114. In an environment of intense anti-terrorism measures, promoting the observance of human rights and ensuring that counter-terrorism measures comply with international human rights obligations raise new issues for the work of the High Commissioner for Human Rights and requires new attention by the UN system.

115. Inadequacies in resources continue to limit the capacity of UN organizations to meet growing support requirements in human rights areas and to hamper efforts to mainstream human rights into the development and peace and security agendas; they need to be addressed across the system.

116. As in human rights, in the related area of support to democratic processes, the work of the UN system needs to be guided by a more comprehensive system-wide strategy, rooted in the Millennium Declaration, and to be mainstreamed more effectively in the system's overall plans and activities in pursuit of the Declaration's objectives. The universality, legitimacy and impartiality of the UN system gives it a distinct advantage in fostering inclusive democratic processes, which has yet to be fully exploited.

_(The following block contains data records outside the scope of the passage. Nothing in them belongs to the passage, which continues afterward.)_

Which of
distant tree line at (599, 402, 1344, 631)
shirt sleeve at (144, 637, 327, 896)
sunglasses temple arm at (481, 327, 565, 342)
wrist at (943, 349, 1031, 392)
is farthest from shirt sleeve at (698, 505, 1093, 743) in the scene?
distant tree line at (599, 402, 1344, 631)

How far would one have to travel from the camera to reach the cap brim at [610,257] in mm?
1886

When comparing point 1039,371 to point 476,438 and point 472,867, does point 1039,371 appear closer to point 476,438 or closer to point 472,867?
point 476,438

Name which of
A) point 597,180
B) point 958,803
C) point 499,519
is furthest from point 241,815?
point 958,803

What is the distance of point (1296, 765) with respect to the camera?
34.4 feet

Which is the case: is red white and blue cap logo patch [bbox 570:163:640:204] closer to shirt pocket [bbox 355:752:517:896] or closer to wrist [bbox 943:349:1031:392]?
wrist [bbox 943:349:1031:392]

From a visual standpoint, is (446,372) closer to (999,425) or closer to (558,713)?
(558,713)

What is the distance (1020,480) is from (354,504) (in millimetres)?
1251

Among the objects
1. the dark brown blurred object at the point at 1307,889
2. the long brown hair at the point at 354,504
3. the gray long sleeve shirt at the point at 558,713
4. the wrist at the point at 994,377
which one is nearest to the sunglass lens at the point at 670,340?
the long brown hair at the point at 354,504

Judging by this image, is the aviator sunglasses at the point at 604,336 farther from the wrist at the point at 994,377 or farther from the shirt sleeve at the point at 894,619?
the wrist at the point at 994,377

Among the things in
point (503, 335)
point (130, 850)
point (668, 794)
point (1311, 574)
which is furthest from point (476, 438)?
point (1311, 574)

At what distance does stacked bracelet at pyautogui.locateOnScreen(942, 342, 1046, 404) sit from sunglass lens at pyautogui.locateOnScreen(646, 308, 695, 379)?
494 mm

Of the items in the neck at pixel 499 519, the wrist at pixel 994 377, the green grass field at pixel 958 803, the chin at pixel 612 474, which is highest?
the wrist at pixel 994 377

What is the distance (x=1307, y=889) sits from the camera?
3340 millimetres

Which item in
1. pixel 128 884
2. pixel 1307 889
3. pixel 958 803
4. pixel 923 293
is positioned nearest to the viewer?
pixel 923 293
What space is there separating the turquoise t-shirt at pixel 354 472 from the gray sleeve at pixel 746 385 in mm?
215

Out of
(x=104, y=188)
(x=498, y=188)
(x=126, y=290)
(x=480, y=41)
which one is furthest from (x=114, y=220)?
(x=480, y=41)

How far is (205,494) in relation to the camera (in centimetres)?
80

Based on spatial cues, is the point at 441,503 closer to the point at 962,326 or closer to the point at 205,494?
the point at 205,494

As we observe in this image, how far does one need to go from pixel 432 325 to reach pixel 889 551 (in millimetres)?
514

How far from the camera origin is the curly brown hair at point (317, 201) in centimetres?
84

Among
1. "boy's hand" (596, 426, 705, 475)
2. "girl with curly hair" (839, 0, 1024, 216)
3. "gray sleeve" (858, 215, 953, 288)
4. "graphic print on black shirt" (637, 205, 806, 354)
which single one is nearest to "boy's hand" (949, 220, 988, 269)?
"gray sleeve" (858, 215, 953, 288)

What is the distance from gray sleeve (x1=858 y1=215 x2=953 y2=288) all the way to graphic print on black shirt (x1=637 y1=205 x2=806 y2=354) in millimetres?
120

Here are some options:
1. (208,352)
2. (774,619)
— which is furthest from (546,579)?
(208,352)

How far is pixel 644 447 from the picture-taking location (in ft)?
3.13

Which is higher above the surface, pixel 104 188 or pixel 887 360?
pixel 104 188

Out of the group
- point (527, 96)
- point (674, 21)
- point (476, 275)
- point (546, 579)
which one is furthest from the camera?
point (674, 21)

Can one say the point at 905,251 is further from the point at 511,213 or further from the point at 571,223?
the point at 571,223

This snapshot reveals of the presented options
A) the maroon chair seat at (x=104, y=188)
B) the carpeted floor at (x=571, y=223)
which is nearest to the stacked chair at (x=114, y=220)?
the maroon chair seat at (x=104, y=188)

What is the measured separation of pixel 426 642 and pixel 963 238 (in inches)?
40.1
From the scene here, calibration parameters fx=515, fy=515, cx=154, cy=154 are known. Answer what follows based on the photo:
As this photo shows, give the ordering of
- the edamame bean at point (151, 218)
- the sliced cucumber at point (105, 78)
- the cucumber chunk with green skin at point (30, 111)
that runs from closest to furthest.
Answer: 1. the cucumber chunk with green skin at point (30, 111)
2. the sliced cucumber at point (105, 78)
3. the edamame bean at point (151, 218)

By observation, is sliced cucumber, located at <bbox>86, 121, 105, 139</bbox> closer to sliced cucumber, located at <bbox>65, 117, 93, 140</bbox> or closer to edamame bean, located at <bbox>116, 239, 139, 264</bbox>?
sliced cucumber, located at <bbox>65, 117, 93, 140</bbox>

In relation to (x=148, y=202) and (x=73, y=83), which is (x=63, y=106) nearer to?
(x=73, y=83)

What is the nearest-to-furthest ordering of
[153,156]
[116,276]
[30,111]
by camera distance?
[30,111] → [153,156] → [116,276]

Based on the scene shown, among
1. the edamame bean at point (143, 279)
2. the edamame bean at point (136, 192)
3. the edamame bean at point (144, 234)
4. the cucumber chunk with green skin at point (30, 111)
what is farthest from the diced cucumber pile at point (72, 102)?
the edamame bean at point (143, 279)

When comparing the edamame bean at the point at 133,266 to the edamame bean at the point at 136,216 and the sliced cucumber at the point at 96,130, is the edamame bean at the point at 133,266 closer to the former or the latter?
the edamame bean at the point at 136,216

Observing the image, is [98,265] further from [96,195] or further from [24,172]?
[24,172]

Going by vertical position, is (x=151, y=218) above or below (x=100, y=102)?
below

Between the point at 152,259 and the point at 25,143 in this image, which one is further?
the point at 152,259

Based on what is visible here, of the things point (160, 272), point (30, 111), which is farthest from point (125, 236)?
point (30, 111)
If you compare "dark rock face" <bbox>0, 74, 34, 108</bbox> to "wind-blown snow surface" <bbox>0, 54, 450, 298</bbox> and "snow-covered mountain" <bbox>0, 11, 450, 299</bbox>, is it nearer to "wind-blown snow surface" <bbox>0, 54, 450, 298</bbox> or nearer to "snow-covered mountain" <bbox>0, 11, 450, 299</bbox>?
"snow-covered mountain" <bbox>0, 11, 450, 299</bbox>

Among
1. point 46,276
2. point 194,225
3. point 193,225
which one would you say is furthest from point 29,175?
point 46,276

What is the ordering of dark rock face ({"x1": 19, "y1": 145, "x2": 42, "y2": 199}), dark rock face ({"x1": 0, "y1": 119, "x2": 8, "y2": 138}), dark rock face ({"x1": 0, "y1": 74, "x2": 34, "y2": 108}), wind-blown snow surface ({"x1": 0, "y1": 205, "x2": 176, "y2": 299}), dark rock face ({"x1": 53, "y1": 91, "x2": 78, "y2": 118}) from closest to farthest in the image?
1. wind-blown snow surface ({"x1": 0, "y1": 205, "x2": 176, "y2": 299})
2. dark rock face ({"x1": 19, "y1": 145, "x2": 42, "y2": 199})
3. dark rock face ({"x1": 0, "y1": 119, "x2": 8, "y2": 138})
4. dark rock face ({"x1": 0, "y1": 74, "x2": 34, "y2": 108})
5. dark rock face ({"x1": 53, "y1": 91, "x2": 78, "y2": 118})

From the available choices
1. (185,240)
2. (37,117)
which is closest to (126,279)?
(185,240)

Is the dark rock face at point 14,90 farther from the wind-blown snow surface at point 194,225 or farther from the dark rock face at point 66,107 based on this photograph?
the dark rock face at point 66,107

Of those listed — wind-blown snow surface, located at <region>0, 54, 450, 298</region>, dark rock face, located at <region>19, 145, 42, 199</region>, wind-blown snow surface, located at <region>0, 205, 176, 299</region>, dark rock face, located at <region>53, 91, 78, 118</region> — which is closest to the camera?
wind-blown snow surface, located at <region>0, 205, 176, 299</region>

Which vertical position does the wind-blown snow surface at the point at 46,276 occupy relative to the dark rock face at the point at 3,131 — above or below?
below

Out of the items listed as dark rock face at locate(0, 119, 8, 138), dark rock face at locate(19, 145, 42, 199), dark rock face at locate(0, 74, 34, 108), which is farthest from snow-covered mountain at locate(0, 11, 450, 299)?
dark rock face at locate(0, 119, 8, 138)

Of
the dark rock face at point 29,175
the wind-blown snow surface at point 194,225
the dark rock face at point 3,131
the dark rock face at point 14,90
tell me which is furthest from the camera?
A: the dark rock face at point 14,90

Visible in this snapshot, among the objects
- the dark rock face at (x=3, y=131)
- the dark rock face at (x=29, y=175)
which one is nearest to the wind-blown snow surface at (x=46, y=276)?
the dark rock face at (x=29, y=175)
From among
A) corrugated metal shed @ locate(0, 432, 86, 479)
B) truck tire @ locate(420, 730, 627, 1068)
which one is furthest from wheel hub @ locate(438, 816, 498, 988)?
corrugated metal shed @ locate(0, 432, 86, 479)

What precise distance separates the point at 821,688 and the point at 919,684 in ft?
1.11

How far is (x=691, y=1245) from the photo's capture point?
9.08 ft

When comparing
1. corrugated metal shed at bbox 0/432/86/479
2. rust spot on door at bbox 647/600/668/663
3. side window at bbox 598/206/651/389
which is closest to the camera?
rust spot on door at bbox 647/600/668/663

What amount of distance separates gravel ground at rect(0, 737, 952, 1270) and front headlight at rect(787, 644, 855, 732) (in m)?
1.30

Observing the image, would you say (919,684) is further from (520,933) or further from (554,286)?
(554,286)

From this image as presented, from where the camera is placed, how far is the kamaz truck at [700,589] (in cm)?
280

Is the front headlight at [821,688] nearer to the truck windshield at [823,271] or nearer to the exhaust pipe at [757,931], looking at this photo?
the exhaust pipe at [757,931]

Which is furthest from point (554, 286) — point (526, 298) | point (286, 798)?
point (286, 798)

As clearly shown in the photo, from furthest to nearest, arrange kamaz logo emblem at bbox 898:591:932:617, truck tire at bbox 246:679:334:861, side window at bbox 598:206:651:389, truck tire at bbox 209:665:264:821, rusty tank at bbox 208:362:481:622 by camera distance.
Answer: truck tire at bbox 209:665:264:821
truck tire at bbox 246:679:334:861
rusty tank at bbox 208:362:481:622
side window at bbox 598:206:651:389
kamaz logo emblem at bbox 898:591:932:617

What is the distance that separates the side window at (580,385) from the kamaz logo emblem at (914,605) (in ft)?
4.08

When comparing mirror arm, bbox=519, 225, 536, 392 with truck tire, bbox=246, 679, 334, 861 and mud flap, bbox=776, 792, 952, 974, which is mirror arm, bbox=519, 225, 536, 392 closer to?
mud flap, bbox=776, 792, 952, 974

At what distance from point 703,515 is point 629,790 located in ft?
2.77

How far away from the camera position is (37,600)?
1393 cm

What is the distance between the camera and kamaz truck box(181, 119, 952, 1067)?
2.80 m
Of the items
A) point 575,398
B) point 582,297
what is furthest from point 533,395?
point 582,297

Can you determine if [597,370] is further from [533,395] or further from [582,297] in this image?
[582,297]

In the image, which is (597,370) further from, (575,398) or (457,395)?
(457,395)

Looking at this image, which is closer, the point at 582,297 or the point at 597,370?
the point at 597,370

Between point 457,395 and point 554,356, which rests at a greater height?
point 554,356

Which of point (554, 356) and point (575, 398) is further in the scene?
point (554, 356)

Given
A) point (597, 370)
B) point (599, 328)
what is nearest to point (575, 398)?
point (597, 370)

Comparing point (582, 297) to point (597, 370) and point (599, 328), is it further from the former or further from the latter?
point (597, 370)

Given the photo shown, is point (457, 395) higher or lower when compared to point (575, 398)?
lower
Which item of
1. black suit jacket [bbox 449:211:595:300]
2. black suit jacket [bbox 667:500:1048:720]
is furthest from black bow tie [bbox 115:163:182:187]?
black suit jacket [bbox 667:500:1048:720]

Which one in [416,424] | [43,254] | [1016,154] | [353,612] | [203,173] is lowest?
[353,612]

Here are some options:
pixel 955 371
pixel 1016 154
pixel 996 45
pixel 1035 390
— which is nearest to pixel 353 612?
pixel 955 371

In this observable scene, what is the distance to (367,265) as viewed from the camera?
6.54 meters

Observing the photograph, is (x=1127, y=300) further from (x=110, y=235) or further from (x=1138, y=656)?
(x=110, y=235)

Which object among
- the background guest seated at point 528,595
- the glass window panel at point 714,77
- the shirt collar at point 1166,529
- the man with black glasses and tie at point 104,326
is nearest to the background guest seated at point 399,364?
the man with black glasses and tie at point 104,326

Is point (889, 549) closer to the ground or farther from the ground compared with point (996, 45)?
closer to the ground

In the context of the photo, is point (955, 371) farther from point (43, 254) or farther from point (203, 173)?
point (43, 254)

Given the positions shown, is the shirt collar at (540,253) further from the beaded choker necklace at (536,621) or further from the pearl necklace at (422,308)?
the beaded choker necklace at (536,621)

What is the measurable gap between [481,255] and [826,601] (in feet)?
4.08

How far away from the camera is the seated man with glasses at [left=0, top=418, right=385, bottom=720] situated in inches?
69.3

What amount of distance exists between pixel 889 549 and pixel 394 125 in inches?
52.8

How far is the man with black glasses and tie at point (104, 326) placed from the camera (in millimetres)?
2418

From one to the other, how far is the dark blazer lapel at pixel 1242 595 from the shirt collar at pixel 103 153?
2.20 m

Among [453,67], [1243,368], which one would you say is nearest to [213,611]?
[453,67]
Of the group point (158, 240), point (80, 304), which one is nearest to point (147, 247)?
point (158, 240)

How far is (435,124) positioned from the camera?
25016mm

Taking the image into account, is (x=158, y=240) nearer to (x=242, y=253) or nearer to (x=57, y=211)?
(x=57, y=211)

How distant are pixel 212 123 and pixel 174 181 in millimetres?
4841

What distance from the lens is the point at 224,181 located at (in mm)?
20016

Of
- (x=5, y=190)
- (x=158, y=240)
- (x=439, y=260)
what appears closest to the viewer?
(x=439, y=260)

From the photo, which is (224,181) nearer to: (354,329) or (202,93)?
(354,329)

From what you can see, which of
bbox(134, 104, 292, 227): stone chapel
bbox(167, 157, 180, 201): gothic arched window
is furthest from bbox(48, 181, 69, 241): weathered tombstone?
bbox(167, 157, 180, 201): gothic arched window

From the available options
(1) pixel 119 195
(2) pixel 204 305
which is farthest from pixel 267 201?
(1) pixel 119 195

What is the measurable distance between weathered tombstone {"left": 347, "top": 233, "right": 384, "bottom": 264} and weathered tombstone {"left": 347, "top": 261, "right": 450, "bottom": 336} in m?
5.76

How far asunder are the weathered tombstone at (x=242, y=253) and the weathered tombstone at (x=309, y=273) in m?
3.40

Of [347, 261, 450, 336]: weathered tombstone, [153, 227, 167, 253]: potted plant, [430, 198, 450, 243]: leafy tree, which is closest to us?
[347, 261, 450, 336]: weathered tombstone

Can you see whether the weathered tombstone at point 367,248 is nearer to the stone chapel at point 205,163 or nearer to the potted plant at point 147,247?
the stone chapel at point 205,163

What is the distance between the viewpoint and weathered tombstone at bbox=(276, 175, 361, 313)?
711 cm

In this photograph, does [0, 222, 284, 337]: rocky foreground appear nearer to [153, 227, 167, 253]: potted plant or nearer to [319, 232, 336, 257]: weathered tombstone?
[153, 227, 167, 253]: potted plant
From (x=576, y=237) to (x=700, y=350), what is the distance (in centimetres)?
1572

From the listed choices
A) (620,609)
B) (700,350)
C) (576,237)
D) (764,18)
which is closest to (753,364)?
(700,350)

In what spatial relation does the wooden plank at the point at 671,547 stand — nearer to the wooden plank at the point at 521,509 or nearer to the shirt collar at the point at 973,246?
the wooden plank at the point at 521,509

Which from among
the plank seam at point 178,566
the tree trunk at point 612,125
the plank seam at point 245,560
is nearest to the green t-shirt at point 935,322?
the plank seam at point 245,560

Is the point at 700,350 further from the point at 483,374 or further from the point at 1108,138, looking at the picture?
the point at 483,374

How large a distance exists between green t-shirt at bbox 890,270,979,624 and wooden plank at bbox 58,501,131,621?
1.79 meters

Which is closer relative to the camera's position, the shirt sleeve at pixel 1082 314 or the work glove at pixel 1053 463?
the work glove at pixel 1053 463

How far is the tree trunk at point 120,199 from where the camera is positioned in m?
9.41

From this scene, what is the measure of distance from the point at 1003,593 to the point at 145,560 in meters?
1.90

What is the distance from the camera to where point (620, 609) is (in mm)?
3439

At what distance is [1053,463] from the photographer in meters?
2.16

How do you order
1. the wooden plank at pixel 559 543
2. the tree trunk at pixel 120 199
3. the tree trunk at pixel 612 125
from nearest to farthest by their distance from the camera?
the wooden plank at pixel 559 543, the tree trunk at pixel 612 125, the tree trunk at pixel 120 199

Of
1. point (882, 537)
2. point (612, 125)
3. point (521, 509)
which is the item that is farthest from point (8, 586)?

117. In the area of good governance, the UN system, in partnership with regional and civil society organizations, needs to integrate more purposefully its various activities in building capacities to advance the rule of law. To reinforce the rule of law, the United Nations has developed a “Strategy for an Era of Application of International Law: Action Plan” that provides guidelines for Member States’ participation in compliance with the international treaty framework and aims to help States to prepare the necessary implementing legislation. Moving forward, the focus should be on:

  • integrating more systematically the rule of law and transitional justice into the strategic and operational planning of peace operations;
  • updating and expanding the UN guidelines, manuals and tools on rule of law topics;
  • elaborating new and enhanced tools and mechanisms for transitional justice and for justice sector development;
  • ensuring that all programmes and policies that support constitutional, judicial and legislative reform also promote gender equality;
  • stepping up training on the rule of law and transitional justice; and
  • developing further indicators of good governance, grounded in the provisions of the Millennium Declaration.

118. The Secretary-General, in his report to the 2005 World Summit, highlighted various ways to enhance UN efforts to secure for all peoples the “freedom to live in dignity,” through promoting the rule of law, human rights and democracy. The future work of the UN system in these and related areas will be framed by the Summit’s outcome.

Box 3.2 Electoral assistance

The electoral assistance provided by the UN system can be grouped into three categories: technical assistance; the organization and conduct of elections; and observation or monitoring of elections and participation, where elections are expected to play a significant role in the peacebuilding phase of political negotiations. While technical assistance tends to be provided in politically stable contexts, the organization and conduct of elections takes place almost exclusively in post-conflict conditions.